**Exercise instructions**
Please retype the part of the listing that opens with the line containing "In the captured" and closes with the last line of the listing, both included, copying each line character for character.

**Dataset extract**
===
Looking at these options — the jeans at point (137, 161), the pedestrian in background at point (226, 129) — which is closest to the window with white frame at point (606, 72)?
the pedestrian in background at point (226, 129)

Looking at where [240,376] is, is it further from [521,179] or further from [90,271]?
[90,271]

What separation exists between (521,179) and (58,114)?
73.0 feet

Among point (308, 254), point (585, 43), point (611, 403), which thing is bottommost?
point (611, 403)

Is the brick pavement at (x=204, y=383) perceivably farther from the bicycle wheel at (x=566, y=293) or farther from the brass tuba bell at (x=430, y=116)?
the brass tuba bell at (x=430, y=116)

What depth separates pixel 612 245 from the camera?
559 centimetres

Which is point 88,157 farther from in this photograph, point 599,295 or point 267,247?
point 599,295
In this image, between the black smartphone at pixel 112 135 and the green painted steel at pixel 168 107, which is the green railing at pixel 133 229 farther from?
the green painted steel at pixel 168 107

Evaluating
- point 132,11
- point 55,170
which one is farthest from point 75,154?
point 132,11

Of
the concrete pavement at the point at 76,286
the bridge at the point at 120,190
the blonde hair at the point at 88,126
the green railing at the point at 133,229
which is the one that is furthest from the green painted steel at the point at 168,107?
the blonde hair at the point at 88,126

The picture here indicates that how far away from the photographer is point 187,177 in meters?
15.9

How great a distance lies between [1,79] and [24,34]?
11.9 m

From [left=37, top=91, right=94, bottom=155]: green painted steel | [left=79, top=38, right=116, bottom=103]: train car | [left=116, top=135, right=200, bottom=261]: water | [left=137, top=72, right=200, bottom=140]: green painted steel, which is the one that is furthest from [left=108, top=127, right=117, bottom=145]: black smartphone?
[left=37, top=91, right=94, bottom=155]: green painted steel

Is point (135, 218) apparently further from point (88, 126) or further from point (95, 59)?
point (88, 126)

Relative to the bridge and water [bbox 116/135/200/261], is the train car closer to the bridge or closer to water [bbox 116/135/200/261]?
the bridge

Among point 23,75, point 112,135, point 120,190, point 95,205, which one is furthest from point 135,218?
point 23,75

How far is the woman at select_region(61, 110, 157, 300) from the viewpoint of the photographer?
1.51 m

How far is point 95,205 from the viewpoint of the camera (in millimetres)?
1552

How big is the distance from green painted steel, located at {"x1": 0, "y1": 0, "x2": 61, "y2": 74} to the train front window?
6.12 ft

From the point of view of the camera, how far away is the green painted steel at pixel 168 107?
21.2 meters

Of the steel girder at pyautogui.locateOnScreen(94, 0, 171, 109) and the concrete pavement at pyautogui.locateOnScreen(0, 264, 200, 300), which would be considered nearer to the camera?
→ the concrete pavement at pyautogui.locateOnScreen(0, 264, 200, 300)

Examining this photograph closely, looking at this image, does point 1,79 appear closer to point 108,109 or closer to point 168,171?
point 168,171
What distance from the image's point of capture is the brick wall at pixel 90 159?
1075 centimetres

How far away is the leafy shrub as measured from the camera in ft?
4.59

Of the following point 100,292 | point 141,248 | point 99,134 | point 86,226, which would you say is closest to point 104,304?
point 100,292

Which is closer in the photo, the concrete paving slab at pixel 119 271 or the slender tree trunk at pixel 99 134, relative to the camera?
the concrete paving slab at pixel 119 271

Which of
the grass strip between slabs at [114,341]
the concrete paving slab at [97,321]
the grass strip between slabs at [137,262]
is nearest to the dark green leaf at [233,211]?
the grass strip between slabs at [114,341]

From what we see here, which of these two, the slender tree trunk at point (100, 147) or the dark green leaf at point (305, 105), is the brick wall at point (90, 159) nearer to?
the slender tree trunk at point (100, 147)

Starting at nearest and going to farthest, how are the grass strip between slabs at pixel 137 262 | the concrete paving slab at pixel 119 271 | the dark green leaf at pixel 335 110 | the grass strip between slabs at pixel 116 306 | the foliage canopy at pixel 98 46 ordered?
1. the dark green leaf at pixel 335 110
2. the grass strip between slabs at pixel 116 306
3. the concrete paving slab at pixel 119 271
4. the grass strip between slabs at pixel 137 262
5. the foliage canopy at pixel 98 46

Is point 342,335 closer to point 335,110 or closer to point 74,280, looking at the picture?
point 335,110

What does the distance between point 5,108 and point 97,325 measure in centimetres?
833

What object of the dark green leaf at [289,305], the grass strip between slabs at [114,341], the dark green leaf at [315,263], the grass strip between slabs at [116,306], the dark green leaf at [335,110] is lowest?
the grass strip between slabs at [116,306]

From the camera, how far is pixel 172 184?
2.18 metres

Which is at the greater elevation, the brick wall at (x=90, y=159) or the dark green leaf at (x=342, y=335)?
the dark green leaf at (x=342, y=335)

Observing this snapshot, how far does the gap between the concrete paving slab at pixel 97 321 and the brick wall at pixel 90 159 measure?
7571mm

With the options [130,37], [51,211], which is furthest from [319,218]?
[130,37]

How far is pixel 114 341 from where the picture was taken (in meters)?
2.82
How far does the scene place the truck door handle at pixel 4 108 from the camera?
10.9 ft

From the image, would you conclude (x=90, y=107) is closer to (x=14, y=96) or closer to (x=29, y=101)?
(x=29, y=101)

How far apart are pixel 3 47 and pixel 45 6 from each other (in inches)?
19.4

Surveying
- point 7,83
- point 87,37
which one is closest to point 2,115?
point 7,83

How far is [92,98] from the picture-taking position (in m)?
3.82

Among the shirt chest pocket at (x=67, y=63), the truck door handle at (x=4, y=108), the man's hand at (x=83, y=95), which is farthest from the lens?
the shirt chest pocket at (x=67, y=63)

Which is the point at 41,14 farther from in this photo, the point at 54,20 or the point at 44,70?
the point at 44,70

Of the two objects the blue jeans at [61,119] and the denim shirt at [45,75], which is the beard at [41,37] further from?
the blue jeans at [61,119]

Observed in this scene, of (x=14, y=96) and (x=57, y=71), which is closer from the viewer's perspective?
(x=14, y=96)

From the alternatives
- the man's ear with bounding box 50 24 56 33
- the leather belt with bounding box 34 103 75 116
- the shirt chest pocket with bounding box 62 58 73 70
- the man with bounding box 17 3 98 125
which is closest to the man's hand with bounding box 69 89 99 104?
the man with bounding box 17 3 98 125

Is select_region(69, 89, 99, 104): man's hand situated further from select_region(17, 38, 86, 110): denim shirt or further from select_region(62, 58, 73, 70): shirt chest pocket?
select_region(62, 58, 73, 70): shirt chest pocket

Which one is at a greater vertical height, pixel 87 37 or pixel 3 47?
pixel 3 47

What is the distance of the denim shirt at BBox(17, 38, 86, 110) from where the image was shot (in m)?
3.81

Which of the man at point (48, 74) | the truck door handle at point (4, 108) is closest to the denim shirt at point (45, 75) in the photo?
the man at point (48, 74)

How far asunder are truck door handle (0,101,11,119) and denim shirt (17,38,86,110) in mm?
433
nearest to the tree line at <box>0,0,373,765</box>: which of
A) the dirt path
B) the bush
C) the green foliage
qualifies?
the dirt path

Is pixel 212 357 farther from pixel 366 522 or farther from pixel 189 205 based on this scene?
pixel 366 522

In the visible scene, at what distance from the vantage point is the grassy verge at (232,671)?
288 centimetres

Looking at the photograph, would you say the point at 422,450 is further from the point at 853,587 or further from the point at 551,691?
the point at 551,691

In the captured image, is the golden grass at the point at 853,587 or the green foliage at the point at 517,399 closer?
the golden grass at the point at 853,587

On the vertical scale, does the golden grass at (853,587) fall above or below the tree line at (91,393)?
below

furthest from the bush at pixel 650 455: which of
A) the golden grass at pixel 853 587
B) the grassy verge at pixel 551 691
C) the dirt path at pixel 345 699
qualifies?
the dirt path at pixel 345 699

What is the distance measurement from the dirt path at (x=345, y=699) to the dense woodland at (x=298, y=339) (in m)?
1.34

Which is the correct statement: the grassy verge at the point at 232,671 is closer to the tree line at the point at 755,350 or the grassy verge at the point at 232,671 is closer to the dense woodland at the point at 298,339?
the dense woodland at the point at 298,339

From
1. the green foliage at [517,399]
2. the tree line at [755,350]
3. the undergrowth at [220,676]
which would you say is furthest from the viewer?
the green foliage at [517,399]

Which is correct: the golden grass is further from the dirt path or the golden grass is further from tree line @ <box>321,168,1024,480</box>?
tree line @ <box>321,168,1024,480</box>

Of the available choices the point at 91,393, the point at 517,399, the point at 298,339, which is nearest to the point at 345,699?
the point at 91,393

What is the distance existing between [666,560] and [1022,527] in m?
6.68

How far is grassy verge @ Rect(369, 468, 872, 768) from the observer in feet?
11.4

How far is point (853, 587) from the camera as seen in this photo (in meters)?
===
**Result of the exercise**
In the captured image, is the golden grass at the point at 853,587 or the green foliage at the point at 517,399 closer?
the golden grass at the point at 853,587

On the vertical scale, does the golden grass at (853,587) fall above or below the tree line at (91,393)?
below

furthest from the bush at pixel 650 455: which of
A) the golden grass at pixel 853 587
B) the grassy verge at pixel 551 691
C) the dirt path at pixel 345 699
qualifies?
the dirt path at pixel 345 699

What is the distance measurement from the dirt path at (x=345, y=699) to the dense woodland at (x=298, y=339) (in m)?
1.34

Which is the correct statement: the grassy verge at the point at 232,671 is closer to the tree line at the point at 755,350 or the grassy verge at the point at 232,671 is closer to the dense woodland at the point at 298,339?
the dense woodland at the point at 298,339

From
1. the green foliage at [517,399]
2. the tree line at [755,350]
3. the undergrowth at [220,676]
which would you say is furthest from the viewer?
the green foliage at [517,399]

Which is correct: the golden grass is further from the dirt path or the golden grass is further from tree line @ <box>321,168,1024,480</box>?
tree line @ <box>321,168,1024,480</box>

Of the available choices the point at 91,393, the point at 517,399, the point at 298,339, which is nearest to the point at 345,699?
the point at 91,393

What is the distance existing between [666,560] and [1022,527] in m?
6.68

How far is grassy verge @ Rect(369, 468, 872, 768) from the observer in feet?
11.4

How far is point (853, 587) from the camera as seen in this photo (in meters)?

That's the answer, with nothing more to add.